Les yeux anciens de Khor l'étudièrent, puis elle soupira et acquiesça légèrement.
« D'accord, Étranger. Mais il semble que je t'aie entraîné dans un point de non-retour. »
Noah rejoignit à nouveau Riya, sa Faim obsidienne-cramoisie continuant son repas de chaînes paradoxales.
Le matériau consommé s'écoula dans quelque dépôt interne... il l'examinerait plus tard, s'il y avait un plus tard.
Pour l'instant, chaque parcelle d'attention devait rester focalisée sur l'entité face à eux.
Car même après avoir accompli cette impossibilité mineure, il ressentait encore cette sensation piquante d'un pouvoir largement supérieur pressant de tous côtés.
L'entière attention du Paradoxe Vivant s'était tournée vers lui.
« Maintenant, » dit l'entité, la voix portant un intérêt ravi, « tu as capté mon attention complète. Tu es très faible... à peine digne d'être remarqué par des normes normales, et pourtant tu as violé les règles de mon Festival.
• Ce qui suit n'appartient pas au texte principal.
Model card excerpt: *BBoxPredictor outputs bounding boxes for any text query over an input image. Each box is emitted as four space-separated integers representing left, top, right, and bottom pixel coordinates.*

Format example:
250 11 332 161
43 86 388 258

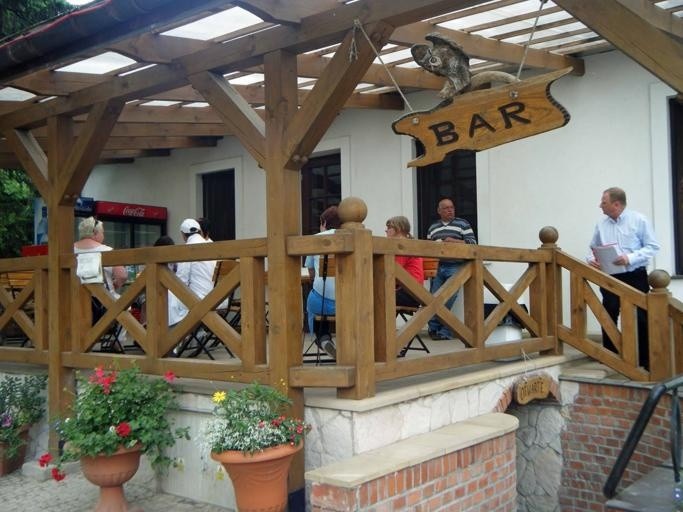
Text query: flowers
206 374 313 458
37 359 191 480
0 372 47 462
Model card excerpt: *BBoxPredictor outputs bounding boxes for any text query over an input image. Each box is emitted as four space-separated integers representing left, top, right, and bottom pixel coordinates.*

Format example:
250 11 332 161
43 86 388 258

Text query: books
589 242 628 277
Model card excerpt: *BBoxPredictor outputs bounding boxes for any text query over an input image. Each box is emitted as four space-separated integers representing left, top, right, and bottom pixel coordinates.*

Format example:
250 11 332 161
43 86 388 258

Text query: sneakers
320 341 337 359
427 322 447 340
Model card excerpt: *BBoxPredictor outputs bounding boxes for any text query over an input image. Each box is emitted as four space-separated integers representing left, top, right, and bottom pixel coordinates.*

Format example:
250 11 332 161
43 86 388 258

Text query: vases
0 422 33 478
80 442 144 512
210 433 309 512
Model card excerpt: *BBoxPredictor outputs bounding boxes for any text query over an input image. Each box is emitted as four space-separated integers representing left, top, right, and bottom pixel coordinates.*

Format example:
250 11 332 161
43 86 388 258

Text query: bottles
36 206 49 246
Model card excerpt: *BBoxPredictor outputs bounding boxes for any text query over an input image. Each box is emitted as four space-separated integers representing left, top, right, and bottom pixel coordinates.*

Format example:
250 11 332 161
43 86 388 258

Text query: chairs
0 253 441 366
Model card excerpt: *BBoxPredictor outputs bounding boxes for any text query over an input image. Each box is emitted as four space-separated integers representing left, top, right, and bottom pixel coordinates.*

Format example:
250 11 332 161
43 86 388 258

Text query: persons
74 215 230 355
426 198 476 341
585 187 661 372
384 215 425 308
304 206 341 359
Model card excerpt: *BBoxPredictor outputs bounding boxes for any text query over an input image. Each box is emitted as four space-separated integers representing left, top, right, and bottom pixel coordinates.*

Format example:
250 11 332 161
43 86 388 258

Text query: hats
181 219 201 234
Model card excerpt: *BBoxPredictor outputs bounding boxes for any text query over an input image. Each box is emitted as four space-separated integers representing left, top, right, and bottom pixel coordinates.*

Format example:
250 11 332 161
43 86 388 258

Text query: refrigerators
33 196 169 324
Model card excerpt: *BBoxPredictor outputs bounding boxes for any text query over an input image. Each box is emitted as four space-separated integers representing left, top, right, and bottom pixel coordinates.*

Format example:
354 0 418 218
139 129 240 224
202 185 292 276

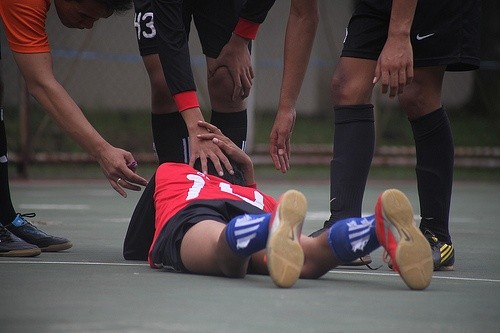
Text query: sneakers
375 189 433 289
308 220 383 270
0 224 42 257
266 189 307 288
4 212 73 251
389 228 454 270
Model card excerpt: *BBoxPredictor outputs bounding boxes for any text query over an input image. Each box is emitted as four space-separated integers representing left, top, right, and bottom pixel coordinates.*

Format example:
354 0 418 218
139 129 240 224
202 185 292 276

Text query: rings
116 179 121 182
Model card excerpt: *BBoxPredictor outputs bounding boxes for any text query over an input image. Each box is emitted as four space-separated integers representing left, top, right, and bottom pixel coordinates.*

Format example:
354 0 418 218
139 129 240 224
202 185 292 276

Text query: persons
123 120 434 289
270 0 483 270
134 0 276 178
0 0 149 258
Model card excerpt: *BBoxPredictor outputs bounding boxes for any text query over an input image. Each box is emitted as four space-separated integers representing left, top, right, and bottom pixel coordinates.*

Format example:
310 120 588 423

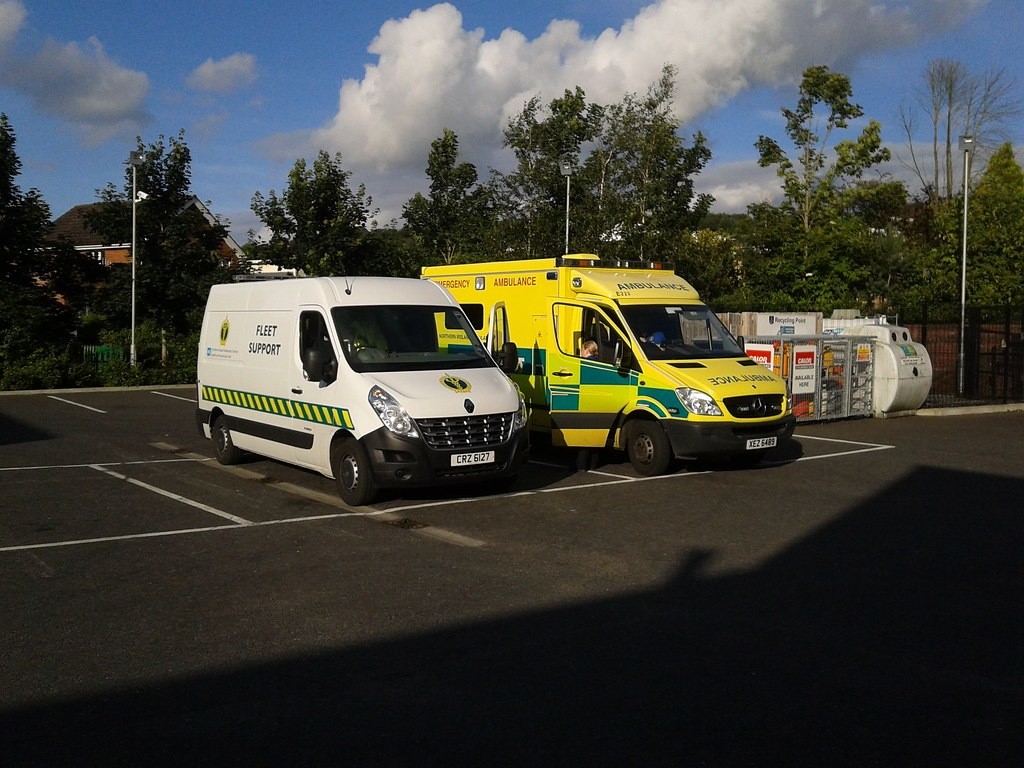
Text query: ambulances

Les contraintes devraient être absolues pour des êtres à ton niveau. »
La tête du cadavre s'inclina comme pour accéder aux souvenirs de la chair qu'il habitait.
Une reconnaissance scintilla bientôt dans ces yeux cramoisi-or.
« Ah ! La Créature Primordiale, Osmont, oui ? Et tu as commencé à répandre ta Voie comme un jeune enfant qui vient de découvrir le feu et veut montrer à tout le monde les belles choses brillantes qu'il peut faire... » Le sourire du Paradoxe Vivant s'élargit. « Mon Dieu, comme c'est mignon. »
Les mots mêlaient condescendance et amusement véritable, comme si on observait un nourrisson précoce tentant des tâches bien au-delà de ses capacités.
Noah continua de fixer l'entité tandis que son esprit courait à travers les possibilités de survie, chacune examinée et rejetée comme insuffisante.
Sa Complexité, ses Principes, ses capacités soigneusement cultivées... tout semblait lamentablement inadéquat face à une puissance opérant à cette échelle.
Puis, une pensée se cristallisa avec une clarté désespérée.
Si je manque de pouvoir pour résoudre ceci... pourrais-je appeler quelqu'un qui possède un tel pouvoir ?
Quelqu'un comme... Anaximander ?
HUUM !
L'Existence hurla autour d'eux, ne portant ni espoir ni désespoir, simplement le poids de l'instant étiré à l'extrême, prêt à se briser dans la direction que le destin décréterait.
Et le Paradoxe Vivant continua d'observer avec ce sourire terrible et amusé, attendant de voir ce que le jeune enfant jouant avec le feu tenterait ensuite.